WORK TO COMPLETE
Search the material below for lines containing the string "Zealand", and copy every one you find.
=== Section Start ===
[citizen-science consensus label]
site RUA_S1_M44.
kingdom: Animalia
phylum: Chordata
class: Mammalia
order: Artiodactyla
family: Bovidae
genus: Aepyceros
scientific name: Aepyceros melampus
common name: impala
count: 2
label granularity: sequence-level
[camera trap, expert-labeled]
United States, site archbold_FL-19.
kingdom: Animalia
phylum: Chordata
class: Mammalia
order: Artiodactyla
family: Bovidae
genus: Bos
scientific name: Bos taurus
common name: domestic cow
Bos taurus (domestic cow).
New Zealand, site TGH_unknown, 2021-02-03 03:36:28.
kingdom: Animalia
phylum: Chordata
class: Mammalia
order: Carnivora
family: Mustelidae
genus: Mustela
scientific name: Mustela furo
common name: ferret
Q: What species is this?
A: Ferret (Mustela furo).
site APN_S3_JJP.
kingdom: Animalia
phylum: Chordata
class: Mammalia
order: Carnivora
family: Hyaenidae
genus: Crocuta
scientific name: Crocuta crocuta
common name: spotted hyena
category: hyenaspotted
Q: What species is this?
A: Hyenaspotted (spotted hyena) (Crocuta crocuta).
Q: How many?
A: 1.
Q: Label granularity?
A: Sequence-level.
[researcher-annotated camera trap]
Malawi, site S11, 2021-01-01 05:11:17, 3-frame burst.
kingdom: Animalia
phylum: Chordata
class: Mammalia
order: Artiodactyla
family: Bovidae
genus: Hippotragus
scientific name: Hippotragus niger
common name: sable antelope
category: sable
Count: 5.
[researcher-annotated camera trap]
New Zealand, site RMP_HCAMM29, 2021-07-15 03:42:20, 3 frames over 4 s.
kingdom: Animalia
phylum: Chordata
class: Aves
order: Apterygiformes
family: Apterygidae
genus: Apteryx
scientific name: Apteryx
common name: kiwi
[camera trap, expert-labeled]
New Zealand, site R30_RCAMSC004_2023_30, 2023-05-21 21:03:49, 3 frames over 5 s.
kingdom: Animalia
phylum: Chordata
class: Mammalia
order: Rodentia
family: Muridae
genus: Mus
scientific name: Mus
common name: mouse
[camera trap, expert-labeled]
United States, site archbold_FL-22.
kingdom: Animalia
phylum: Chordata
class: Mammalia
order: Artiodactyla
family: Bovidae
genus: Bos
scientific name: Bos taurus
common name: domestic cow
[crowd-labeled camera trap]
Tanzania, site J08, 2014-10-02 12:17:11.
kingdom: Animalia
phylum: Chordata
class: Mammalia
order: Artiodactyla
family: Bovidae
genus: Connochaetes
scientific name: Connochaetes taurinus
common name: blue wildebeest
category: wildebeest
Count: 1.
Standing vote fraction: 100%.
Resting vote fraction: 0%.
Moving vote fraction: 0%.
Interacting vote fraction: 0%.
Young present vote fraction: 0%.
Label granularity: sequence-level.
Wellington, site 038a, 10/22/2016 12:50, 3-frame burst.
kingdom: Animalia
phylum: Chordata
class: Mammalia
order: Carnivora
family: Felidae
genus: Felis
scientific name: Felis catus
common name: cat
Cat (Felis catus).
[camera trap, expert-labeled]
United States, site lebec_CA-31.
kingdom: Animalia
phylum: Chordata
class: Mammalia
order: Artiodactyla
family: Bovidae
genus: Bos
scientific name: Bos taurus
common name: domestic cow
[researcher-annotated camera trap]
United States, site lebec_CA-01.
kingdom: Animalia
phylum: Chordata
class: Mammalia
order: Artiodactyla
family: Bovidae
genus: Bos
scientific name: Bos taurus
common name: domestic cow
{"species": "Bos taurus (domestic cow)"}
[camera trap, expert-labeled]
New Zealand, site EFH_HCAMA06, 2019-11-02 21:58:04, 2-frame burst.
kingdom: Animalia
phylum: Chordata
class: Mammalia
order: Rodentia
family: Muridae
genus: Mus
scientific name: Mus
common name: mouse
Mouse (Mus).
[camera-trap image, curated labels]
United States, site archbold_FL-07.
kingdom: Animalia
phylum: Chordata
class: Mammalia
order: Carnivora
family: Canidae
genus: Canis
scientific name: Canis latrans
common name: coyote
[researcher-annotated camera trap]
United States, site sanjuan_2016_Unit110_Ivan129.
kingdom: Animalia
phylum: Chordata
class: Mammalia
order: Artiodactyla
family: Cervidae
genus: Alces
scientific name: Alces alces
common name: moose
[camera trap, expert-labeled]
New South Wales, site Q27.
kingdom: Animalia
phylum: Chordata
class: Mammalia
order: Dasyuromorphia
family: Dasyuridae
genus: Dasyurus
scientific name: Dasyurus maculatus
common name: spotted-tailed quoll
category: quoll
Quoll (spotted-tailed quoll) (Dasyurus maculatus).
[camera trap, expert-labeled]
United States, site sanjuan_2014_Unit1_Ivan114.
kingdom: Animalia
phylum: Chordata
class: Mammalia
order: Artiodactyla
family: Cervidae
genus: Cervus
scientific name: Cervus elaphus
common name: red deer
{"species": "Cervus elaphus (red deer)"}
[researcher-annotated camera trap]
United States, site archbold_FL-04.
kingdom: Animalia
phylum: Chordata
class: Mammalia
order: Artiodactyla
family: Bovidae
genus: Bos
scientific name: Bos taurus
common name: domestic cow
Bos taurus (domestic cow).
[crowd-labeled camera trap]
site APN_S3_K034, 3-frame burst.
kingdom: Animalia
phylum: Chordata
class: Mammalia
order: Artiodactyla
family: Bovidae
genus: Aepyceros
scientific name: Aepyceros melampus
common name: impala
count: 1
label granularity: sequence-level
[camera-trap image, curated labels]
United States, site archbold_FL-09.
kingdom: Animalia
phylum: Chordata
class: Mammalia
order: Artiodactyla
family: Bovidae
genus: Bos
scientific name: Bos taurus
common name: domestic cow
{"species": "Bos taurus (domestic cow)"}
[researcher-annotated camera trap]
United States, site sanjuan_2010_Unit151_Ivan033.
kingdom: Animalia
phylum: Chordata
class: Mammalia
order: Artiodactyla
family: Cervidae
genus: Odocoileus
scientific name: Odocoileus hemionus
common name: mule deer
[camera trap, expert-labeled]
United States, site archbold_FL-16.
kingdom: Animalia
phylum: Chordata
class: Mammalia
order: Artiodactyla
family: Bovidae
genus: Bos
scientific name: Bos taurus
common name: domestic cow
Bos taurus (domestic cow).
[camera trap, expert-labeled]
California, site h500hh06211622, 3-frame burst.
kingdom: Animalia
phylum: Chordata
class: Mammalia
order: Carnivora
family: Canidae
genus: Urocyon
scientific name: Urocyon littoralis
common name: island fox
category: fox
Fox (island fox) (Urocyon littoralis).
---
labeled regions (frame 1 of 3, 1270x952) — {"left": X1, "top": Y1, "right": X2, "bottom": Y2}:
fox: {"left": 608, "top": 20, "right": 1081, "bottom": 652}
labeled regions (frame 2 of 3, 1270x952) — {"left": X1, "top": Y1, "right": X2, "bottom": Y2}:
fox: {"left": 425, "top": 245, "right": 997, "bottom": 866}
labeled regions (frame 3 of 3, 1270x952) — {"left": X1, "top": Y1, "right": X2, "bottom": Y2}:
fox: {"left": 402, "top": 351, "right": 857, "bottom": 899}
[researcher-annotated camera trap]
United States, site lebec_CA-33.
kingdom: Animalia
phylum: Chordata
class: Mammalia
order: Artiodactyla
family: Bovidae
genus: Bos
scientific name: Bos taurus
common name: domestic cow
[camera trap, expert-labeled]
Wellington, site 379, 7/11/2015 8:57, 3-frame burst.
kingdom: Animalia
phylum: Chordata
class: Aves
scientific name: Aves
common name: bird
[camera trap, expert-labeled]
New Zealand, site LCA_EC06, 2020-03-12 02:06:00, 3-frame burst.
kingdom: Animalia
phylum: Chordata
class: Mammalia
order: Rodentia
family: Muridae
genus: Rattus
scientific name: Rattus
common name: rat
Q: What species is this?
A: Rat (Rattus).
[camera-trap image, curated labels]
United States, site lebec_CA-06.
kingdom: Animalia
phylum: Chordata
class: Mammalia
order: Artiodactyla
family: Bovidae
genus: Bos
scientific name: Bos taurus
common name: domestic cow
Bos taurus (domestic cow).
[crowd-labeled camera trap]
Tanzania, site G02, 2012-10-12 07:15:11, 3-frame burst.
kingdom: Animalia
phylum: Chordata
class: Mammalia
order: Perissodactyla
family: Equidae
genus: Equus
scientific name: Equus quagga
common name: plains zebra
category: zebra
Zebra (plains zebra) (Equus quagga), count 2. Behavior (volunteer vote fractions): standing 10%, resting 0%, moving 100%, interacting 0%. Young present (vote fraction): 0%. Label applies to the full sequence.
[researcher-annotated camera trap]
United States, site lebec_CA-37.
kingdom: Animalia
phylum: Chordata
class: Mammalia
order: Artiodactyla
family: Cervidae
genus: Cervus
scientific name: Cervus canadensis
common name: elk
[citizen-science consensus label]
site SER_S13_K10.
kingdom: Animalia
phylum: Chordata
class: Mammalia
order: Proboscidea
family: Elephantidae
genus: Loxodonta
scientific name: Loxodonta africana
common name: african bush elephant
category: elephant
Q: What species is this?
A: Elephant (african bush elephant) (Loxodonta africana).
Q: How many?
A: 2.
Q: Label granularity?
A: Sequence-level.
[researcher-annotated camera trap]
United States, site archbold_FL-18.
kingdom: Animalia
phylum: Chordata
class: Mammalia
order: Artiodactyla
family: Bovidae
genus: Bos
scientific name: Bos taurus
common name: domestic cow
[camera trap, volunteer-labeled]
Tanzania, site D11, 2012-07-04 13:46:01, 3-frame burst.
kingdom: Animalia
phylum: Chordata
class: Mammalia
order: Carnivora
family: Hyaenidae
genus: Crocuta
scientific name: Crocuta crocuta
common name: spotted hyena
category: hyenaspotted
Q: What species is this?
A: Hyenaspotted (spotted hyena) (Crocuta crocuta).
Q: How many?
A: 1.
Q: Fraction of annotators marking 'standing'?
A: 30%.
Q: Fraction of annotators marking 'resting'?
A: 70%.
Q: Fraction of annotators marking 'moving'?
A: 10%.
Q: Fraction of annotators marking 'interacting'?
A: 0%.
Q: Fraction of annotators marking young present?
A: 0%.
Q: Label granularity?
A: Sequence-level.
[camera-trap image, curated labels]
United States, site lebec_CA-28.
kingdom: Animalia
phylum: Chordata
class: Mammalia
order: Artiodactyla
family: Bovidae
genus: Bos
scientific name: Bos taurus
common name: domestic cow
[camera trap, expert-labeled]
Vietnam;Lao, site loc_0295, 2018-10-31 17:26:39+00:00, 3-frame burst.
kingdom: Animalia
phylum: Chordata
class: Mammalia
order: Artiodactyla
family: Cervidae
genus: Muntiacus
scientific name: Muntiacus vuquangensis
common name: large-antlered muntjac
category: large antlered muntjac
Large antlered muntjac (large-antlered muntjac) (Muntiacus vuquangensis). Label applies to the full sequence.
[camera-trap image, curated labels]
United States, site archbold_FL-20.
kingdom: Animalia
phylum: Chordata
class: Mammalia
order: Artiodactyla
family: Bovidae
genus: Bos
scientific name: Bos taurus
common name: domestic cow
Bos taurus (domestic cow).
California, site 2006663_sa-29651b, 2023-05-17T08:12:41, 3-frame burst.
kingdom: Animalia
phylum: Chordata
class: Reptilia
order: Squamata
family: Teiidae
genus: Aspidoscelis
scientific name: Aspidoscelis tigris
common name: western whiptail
=== Section End ===
SOLUTION BELOW
New Zealand, site TGH_unknown, 2021-02-03 03:36:28.
New Zealand, site RMP_HCAMM29, 2021-07-15 03:42:20, 3 frames over 4 s.
New Zealand, site R30_RCAMSC004_2023_30, 2023-05-21 21:03:49, 3 frames over 5 s.
New Zealand, site EFH_HCAMA06, 2019-11-02 21:58:04, 2-frame burst.
New Zealand, site LCA_EC06, 2020-03-12 02:06:00, 3-frame burst.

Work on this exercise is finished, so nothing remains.